If that is the case, those fortunate enough to hear him at the Expo, Friday from 8-10 a.m., could very well find themselves at that elusive intersection in history where opportunity, perfect timing and preparation collide.
He also has a workshop Friday afternoon at 1 p.m., and will broadcast his KFWB 980 program live at the Expo from 2-4 p.m. Friday.
Brown is his own best advertisement for the seemingly impossible rise from the bottom of the barrel to the dizzying heights of success.
He and his twin brother were born in an abandoned building and given away when they were just weeks old. They were raised by a single woman in Liberty City, a low-income section of Miami. In school, he was written off as "educable mentally retarded," and put in special education classes.
But there was a spark in Brown that poverty, hardship and the shame of being called dumb could not quench.
Greatness. Even as a kid, Brown learned to stick close to people who could mentor him, like LeRoy Washington, a speech and drama instructor at Booker T. Washington High in Miami. While in high school, he "used to fantasize being on-stage speaking to thousands of people," he told Rachel L. Jones of the Detroit Free Press, "and I used to write on pieces of paper, 'I am the world's greatest orator.'"
Although, as a special education student he was not eligible to attend Washington's classes, the instructor instilled in him a belief in himself.

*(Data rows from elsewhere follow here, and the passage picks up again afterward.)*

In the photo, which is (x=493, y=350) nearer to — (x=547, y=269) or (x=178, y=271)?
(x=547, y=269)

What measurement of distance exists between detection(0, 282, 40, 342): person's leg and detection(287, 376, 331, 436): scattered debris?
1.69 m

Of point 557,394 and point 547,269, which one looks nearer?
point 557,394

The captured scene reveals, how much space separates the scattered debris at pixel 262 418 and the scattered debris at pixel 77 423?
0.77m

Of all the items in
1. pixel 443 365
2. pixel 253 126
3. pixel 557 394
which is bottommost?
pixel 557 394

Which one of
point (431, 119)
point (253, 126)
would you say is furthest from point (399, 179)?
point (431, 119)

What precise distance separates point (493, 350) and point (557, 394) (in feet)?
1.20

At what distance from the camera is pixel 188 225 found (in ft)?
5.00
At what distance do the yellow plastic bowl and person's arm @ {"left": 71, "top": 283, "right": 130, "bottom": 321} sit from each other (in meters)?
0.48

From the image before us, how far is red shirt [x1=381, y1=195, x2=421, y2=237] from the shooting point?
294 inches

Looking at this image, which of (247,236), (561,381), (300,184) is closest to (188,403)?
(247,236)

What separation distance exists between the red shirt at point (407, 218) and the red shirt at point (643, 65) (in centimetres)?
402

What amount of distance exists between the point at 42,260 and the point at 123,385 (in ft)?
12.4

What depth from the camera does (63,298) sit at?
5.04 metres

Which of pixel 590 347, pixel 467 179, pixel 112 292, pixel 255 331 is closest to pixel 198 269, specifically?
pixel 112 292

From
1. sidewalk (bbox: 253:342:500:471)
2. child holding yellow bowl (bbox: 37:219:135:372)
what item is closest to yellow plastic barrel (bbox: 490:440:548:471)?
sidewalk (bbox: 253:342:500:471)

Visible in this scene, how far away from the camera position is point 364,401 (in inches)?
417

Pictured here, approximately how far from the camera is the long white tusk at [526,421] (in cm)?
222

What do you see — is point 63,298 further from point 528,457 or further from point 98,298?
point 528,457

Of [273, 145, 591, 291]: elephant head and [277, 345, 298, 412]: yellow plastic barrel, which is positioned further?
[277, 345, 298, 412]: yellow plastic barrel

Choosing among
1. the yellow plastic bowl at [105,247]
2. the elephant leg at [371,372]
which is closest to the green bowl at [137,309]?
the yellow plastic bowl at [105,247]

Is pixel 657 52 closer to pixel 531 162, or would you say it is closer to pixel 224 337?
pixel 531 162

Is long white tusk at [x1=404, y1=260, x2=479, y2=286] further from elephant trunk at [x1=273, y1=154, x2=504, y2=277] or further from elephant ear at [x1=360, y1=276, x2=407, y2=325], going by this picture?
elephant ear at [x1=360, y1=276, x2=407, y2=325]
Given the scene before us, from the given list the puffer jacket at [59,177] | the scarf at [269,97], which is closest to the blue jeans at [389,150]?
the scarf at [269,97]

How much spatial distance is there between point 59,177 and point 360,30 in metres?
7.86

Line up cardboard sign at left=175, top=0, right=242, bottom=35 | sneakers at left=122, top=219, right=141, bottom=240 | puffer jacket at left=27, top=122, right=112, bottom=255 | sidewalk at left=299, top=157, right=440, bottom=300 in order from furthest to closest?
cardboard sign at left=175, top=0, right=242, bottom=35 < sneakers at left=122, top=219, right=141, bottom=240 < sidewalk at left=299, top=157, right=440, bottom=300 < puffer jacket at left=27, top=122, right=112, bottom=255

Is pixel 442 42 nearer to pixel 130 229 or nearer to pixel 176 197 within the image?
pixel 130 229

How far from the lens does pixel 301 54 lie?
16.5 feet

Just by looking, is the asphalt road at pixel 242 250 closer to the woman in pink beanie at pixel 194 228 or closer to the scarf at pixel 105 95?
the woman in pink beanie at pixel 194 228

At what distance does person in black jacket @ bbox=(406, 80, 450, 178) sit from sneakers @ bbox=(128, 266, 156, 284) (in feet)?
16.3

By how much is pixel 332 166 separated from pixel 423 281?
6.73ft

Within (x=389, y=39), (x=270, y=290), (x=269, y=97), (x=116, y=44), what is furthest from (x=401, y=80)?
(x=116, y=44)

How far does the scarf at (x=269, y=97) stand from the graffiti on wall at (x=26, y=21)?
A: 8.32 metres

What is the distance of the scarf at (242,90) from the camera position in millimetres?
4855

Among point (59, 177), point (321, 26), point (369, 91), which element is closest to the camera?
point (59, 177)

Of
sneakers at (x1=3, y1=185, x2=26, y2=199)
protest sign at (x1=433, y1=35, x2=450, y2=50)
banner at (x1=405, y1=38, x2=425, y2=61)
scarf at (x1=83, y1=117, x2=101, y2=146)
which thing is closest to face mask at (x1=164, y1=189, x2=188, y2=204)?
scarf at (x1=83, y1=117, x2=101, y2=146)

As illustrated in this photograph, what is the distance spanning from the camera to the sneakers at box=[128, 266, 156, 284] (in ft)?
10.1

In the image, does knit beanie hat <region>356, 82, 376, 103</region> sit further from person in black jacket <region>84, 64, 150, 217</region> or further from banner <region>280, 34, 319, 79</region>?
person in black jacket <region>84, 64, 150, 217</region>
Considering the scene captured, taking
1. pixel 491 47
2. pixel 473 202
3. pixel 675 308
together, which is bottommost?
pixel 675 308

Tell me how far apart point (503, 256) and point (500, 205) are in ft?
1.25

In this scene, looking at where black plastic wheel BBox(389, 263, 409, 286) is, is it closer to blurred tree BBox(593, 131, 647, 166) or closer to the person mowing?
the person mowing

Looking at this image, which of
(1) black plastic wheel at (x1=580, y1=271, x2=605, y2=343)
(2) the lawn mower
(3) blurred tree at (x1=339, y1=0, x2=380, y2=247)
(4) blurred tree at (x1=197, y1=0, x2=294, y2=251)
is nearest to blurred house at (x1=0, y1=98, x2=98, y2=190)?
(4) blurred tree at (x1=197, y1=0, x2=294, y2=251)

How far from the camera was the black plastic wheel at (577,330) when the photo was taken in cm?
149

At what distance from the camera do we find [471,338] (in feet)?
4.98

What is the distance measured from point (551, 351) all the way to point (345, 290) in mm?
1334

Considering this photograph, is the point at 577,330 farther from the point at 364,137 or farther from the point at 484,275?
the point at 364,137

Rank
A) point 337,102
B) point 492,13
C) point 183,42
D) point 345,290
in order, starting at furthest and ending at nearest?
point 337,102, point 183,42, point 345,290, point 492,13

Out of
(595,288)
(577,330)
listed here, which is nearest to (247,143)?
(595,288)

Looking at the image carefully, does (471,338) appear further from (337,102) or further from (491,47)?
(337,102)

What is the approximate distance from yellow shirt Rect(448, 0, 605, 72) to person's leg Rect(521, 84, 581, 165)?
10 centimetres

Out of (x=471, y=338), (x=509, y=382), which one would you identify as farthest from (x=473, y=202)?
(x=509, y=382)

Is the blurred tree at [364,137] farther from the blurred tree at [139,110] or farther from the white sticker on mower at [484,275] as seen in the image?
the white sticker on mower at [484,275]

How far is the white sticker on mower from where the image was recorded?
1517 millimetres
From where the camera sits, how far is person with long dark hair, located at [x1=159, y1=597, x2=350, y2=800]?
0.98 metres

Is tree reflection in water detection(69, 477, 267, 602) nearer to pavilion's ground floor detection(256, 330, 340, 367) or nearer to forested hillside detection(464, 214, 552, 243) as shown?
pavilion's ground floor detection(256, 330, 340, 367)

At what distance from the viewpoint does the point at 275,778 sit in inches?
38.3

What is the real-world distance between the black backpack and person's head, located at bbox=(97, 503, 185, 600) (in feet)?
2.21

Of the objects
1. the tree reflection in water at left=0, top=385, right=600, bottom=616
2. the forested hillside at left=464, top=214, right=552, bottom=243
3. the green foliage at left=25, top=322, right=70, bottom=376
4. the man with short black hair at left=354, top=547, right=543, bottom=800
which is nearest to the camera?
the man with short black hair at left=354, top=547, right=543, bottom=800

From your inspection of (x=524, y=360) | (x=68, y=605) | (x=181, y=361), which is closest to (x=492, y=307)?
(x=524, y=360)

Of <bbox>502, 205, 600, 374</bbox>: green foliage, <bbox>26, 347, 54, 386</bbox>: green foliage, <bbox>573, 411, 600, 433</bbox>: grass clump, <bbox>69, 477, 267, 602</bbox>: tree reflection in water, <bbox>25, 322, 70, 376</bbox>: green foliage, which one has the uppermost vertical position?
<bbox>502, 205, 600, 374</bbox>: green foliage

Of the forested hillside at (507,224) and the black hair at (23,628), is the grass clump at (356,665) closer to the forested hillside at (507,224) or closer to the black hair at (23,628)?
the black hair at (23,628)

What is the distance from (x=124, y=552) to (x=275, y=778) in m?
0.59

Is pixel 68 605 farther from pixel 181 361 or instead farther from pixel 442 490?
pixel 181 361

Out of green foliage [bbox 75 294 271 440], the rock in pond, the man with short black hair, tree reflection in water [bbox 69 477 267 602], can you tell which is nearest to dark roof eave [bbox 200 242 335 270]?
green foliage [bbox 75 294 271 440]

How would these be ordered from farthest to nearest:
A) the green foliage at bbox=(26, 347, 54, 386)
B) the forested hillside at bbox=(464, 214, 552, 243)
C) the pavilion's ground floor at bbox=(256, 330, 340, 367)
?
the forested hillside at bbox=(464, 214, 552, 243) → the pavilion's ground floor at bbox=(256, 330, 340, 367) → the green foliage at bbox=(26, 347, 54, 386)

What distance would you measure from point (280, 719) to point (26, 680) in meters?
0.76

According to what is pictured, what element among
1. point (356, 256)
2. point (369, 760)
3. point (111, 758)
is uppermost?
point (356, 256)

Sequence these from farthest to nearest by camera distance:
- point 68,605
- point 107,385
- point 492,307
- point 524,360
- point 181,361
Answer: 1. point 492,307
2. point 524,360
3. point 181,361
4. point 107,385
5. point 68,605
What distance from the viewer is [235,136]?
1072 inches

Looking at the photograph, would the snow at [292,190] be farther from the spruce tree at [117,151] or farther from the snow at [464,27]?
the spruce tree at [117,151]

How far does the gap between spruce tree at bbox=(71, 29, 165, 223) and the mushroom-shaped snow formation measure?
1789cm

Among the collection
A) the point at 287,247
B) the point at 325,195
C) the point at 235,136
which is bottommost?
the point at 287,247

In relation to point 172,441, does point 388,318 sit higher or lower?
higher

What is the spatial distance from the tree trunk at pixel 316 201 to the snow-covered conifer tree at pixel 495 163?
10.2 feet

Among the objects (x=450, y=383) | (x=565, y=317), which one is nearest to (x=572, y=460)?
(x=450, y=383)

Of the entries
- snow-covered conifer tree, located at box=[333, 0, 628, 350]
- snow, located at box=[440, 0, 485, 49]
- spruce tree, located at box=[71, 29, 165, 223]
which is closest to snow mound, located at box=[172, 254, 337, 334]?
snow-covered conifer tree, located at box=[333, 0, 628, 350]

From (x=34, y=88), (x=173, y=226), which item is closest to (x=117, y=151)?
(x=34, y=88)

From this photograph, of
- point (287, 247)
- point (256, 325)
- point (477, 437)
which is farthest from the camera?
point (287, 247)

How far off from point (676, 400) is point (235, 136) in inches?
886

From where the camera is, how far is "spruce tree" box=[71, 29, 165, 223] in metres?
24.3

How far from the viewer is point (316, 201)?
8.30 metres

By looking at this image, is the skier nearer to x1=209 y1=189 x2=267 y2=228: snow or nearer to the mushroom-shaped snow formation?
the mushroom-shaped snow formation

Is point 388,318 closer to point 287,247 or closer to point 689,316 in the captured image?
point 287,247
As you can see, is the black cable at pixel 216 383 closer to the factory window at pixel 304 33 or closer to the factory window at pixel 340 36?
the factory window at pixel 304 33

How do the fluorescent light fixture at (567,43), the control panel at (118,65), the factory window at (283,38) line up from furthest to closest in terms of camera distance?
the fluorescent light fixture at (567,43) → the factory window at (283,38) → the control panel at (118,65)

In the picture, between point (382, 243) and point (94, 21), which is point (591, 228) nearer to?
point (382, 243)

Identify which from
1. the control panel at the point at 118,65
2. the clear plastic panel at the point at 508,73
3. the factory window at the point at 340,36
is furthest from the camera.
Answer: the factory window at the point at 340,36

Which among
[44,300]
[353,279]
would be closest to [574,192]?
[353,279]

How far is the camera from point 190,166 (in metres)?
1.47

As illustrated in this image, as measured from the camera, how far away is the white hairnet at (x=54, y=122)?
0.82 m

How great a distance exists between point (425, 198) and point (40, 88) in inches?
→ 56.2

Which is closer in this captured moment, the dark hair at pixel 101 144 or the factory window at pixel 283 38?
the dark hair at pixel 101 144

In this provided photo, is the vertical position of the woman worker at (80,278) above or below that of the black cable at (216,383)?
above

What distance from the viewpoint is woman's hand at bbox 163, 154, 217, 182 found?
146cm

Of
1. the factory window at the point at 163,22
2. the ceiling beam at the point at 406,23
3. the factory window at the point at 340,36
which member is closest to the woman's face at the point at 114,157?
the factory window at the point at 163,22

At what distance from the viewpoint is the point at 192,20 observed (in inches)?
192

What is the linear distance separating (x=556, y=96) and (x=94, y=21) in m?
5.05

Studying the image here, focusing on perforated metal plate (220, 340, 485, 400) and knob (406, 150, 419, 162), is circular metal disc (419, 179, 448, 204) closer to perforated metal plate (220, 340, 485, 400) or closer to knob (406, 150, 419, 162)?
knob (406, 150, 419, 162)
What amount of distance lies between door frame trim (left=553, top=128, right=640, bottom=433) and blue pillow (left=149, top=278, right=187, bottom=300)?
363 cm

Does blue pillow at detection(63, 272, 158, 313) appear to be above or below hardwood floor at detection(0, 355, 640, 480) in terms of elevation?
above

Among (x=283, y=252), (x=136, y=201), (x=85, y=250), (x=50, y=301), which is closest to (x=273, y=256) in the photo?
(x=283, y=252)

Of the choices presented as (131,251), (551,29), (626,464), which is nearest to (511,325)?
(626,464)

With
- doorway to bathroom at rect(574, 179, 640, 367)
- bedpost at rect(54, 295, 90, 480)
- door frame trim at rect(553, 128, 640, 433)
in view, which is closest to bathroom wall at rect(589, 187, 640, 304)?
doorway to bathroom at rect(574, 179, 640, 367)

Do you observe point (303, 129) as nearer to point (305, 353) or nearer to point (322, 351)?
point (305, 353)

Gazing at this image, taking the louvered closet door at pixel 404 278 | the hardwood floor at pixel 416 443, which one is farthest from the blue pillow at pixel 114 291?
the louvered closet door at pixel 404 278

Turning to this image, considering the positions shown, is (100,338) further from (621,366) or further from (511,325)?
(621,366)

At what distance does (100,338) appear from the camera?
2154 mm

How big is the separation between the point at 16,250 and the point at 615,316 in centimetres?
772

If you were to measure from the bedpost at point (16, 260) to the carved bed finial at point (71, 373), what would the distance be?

Once when Brown told the instructor that he couldn't perform a task because he was educable mentally retarded, Washington snapped back: "Do not ever say that again. Someone's opinion of you does not have to become your reality." After graduation, Brown pursued a career in broadcasting, but instead was hired to perform odd jobs around the radio station. But when a disc jockey got drunk on the air, opportunity, perfect timing and preparation came crashing together.
No other disc jockey was available to step in, so Brown was allowed to take the soaked deejay's place. Not long afterward he became a full-time deejay. Later still, the most popular deejay.
Brown moved to Columbus, Ohio, where he soon developed a top-rated radio program. There, he befriended station news director Mike Williams, who would become another great influence. Noting Brown's popularity and pursuit of betterment, Williams urged him to run for the Ohio State Legislature. He won overwhelmingly, and was re-elected twice. He left politics to return to Miami to care for Mrs. Mamie Brown, the woman who adopted him.
Already well on his way to becoming the great orator he once dreamed of becoming, Brown decided to become a motivational speaker. It wasn't overnight but it wasn't long before he had achieved that goal, eventually commanding $25,000 an hour to speak for Fortune 500 companies. In 1989, Brown received the National Speakers Association's highest award, the Council of Peers Award of Excellence, the first African American to be so honored, and was inducted into the association's hall of fame. He is also the recipient of the Golden Gavel, the highest award from Toastmasters International, and has been ranked among the top five speakers in the world, along with Gen. Norman Schwartzkopf, Robert Schuller, Paul Harvey and Lee Ioacocca.